Missionnaires Dates Objet de la mission
Rakotondramanana 5 juin Accompagnement mission Anne LEGILE à Ampary Constats :
Cette journée de visite a permis de montrer à Anne LEGILE (AFD Paris) les réalisations de BRL dans la commune de Soavinandriana (SCV et élevage laitier) et dans la commune d’Ampary (SCV à Ampasika, toposéquence, bananier sous Desmodium, de belles réalisations en SCV à Namontana avec différentes plantes de couverture à forte biomasse). La visite a permis aussi de discuter avec les organisations paysannes (groupements et fédération) dans les sites visités et d’échanger sur leur perception des SCV.
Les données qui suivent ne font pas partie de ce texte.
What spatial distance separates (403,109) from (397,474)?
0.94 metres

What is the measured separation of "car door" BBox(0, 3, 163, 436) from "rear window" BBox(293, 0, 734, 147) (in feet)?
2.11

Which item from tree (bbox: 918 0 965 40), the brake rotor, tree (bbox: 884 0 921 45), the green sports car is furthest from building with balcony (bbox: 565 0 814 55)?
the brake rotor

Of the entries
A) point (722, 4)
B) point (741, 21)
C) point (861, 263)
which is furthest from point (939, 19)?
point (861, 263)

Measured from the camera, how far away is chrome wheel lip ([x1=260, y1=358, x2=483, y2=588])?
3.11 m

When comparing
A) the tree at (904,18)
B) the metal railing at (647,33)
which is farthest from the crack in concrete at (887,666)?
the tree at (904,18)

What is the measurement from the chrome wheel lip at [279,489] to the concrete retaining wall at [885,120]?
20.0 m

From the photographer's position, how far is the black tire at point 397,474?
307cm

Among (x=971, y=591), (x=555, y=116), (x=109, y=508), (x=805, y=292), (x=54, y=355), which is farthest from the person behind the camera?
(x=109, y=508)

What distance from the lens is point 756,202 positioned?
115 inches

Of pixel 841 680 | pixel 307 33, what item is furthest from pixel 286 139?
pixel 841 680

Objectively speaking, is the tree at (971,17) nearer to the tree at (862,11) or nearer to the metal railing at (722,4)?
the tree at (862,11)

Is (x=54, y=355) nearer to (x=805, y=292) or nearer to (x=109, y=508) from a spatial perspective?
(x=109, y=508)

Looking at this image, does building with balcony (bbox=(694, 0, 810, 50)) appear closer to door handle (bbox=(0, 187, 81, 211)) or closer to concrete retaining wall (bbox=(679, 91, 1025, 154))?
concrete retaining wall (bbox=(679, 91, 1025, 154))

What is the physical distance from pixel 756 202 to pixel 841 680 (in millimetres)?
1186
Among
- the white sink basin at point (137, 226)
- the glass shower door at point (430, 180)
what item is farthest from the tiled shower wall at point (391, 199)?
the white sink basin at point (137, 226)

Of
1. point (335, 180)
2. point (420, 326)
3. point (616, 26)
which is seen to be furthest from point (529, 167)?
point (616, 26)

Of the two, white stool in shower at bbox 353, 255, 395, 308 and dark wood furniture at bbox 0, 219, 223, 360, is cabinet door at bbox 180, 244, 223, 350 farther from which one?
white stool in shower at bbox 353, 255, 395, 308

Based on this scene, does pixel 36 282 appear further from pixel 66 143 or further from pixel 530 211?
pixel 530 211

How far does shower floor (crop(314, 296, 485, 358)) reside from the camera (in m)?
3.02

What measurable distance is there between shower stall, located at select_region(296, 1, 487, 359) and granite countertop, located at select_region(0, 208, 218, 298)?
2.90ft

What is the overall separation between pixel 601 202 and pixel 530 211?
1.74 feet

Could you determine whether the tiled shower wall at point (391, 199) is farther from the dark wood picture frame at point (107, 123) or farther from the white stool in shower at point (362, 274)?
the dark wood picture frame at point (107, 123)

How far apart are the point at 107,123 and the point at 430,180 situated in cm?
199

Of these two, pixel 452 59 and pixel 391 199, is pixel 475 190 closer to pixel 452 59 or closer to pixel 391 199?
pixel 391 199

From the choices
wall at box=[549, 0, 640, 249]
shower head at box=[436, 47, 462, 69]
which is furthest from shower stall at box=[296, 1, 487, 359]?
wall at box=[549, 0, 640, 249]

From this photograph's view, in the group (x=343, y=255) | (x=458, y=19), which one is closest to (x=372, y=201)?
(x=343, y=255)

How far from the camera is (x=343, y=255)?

Missionnaires Dates Objet de la mission
Rakotondramanana 20 au 24 juillet 2010 Mission d’expertise pour le compte du PLAE dans la cuvette d’Andapa Constats :
Comme dans les autres antennes PLAE, la diffusion l’agriculture de conservation est très complémentaire des actions de lutte antiérosive menée par le projet. Dans cette plaine d’Andapa où le périmètre irrigué ne suffit plus à nourrir la majorité de la population, les paysans sont obligés de cultiver les bassins versants malgré les fortes pentes. Les actions du PLAE ont commencé dans cette antenne en 2008 et la diffusion des SCV en 2009/2010 suite à une mission du GSDM en février 2009 et à des formations et des appuis de TAFA. Les résultats obtenus en une campagne sont très encourageants avec des systèmes à base de Stylosanthes ainsi qu’avec d’autres plantes de couverture (Brachiaria, Arachis sous caféier…). Les premiers tests avec les variétés de riz en association avec le stylo donnent des résultats nettement supérieurs à la variété locale pour B 22 et il y a une très forte demande pour cette variété.
Missionnaires Dates Objet de la mission
Rakotondramanana 3 et 13 août Réunion avec TAFA pour la préparation d’une offre de service au projet AD2M
Constats :
Le projet AD2M sur financement FIDA (région du Menabe et du Melaky) s’intéresse à un appui du GSDM et de TAFA dans la mise en place de sites agro-écologiques dans les 4 districts où il travaille (Miandrivazo, Mahabo, Belo sur Tsiribihina et Antsalova). Une mission de pré-diagnostic rapide a été effectuée par le Directeur exécutif dans la région du Menabe du 9 au 12 mai 2010. Durant les journées des 3 et 13 août, l’équipe TAFA et GSDM s’est concertée pour préparer une première esquisse d’offre au projet AD2M.